The impact of machine learning on the architecture of enterprise applications and the enterprise itself in the 21st century was the dominant theme of Workday's annual summit with industry analysts held yesterday. Machine learning will be as disruptive as cloud computing, Workday co-founder and CEO Aneel Bhusri told attendees in his opening remarks:
In the same way that cloud defined how Workday was born, machine learning's going to define us over the next ten years. It is the fundamental technology that, if we get it right, will continue to disrupt the marketplace, will continue, importantly, to help our customers make better business decisions.
He added that organizations that don't figure out how to harness machine learning will be left behind by the competition, a theme that was taken up by other speakers during the day. As a result, data science skills are in high demand, he added in later remarks:
If the hot job 20 years ago was a computer science major, today it's a data scientist. Computer science is passé now ... The demand for data scientists is so far ahead of the number being created.
The impact on Workday's own products will be that they will acquire the ability to evolve as people use them, says Workday CTO David Clarke:
By using data, these systems can and do and should change and evolve and get smarter as you use them. This is a flywheel. The more you transact, the more data you generate, the more you can train algorithms, the better the systems can get.
This characteristic of responsiveness and change is something that is unique to modern architectures and is strongly differentiated from what we've seen historically.
Sayan Chakraborty, Senior Vice President of Technology, elaborated on this point and its existential significance for competitive differentiation:
Our job is to keep customers competitive and relevant, [so you can] make decisions as fast as your competitors. If they are able to turn the decision cycle faster than you, they will dictate where your investments go and they will be ahead of you.

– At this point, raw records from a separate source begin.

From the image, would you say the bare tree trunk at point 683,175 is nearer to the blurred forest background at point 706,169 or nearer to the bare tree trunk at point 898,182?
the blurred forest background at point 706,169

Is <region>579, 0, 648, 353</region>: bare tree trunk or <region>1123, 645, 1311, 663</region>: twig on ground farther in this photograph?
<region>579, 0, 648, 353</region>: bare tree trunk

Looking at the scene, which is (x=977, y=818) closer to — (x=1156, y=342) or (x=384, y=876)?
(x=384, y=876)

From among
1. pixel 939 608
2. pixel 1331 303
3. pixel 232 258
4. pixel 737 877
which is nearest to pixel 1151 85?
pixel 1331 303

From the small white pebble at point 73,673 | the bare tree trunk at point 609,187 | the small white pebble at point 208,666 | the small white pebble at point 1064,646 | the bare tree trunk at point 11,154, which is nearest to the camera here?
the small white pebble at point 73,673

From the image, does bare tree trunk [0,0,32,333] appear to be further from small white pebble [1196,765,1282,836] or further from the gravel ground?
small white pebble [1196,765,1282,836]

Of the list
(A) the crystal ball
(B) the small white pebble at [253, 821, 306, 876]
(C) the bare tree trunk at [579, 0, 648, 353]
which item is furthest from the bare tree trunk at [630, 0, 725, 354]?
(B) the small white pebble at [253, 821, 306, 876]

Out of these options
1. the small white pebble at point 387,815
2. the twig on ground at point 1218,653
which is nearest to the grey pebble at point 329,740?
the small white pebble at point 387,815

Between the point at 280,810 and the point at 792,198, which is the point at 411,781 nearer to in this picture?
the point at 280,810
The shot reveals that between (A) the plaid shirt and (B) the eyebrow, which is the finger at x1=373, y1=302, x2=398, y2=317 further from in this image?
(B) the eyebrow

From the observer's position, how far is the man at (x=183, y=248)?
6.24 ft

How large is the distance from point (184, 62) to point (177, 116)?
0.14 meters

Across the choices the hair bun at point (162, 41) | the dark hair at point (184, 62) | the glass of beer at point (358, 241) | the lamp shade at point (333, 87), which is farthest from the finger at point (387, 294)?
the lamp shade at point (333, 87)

Machine learning to keep customers ahead
Workday sees its role as providing an engineering foundation and a trust model for machine learning that uses its scale to keep customers ahead of the game. The goal is to deliver business value to customers that iteratively improves as the system learns from usage over time. Chakraborty explains:
Machine learning's primary characteristic is, the more you use it, the better it does — the better it will get for all of our customers ...
The natural evolution for machine learning and the enterprise [is] turning the decision cycle faster and faster. The key word is continuous — being able to move faster and better.
This changes the nature of an enterprise application from an inflexible system of record and processes into one that is able to suggest changes and modify its behavior based on introspection and feedback, he says:
A [traditional] enterprise application asserts a bunch of facts, and then it asserts a bunch of rules. It's a collection of facts, and a collection of rules around those facts.
What machine learning asserts is that facts are probable facts, rules are probable rules. It suggests potential facts and suggests potential rules. As behavior changes, it modifies itself. You actually have a learning enterprise application that is self-modifying, and the better able it is to deliver the best facts and the best rules.
The first example of this principle in action that Workday expects to bring to market will be a self-modifying user experience, he says.
Your user experience needs to adapt to you as your needs change. [The self-modifying UX] is designed to learn from and adapt to that user. That is the beginning of what is a very interesting arc for Workday.
The aim is not to replace users but to augment their ability to operate safely and make effective decisions, he notes.
What Workday outlined today came across as a mature use of machine learning to help solve business needs in a fast-moving world, taking advantage of the vendor's scale and its ability to harness the public cloud providers' machine learning services in very sophisticated ways. My worry is that organizations are finding it harder and harder to digest new technology and that a constantly self-modifying application just steps up the pace of change even more. They are going to need lot of handholding to digest what's coming.